**What you have to do**
Continue the Billy Corgan interview text from its last line, keeping the question-and-answer format.

(Beginning of Selected text)

The S+V Interview: Billy Corgan Page 3


True. You need variety to keep people coming back for something new and something different, not just rehashes of what you’ve done before.
I was talking with someone the other day about my song selection in terms of what I record and what I release. I said, “Look, I don’t think every song I write is an A-level song. I’m not delusional. But sometimes I need to do the okay song to get to the great song.” It’s important for me to document the okay song because it’s significant to me in my own personal cosmology. And don’t think for a second that I’m not the best evaluator of my ability and my skill set.

You’re your own best editor.
I have to be. If I’m putting out something, it’s a decision I’ve made, and sometimes it doesn’t have anything to do with musical quality. It has to do with personal satisfaction. I’ve earned the right to f---ing suck. [laughs] I learned that from people like Lou Reed and Neil Young, who both decided, “You know what? This year I’m just going to be me, and I don’t give a f--- what you think.”

When people look at that release in a linear timeline, they say, “Oh, that’s the album that wasn’t very good.” But they don’t understand that 4 years later, when the artist makes the “comeback” album, it’s because they made that other album 4 years ago. They don’t understand that for an artist, work is cyclical. Periods revolve around each other. When Neil Young had the acoustic comeback album Harvest Moon [in 1992], it was a return to the Harvest feel, even down to the title. But if he had been doing only Harvest music for 20 straight years, he wouldn’t have been able to revisit it as an older guy with that additional viewpoint. That’s what people don’t understand.

I often use the analogy of a sine wave. To get to the top of the wave, you have to come from the bottom. And that’s the only way you can get there; you have to go through the entire cycle.

(End of Selected text)
(Beginning of Provided material)

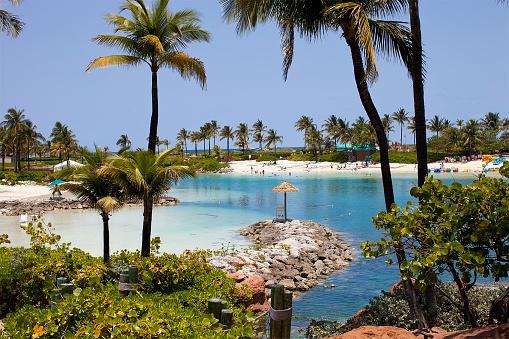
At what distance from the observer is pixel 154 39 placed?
12469 millimetres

(End of Provided material)

**Output of the task**
Right. And you gotta be okay with doing it that way. The core essence of spirituality is, when you face your greatest fear, you find your greatest inner light. The difference with me as an artist now is that I finally got okay with that. When I became really successful in the ’90s, suddenly my family was interested in me, and it made me bitter. Because I was like, “Now you give a f---? Why weren’t you interested in me when I had my middle-school graduation?” I had similar feelings with the public: “Oh, you only like me when I’m perfect. You only like me when I write the ‘great’ song.” And then I’d think, “What, am I not worthy of your attention?” I finally got to the point of saying, “You know what, life’s busy. People have a lot going on, so just be okay with that. Appreciate who comes when they come, and do not be dependent on why they come.” If there’s 1,500 people in front of me, I’m going to appreciate that. I’m not going to get hung up on the idea that they’re only here because they like one song. I’m just gonna go with it.

You also have to manage the expectations of fans at different levels of involvement with your work and your career.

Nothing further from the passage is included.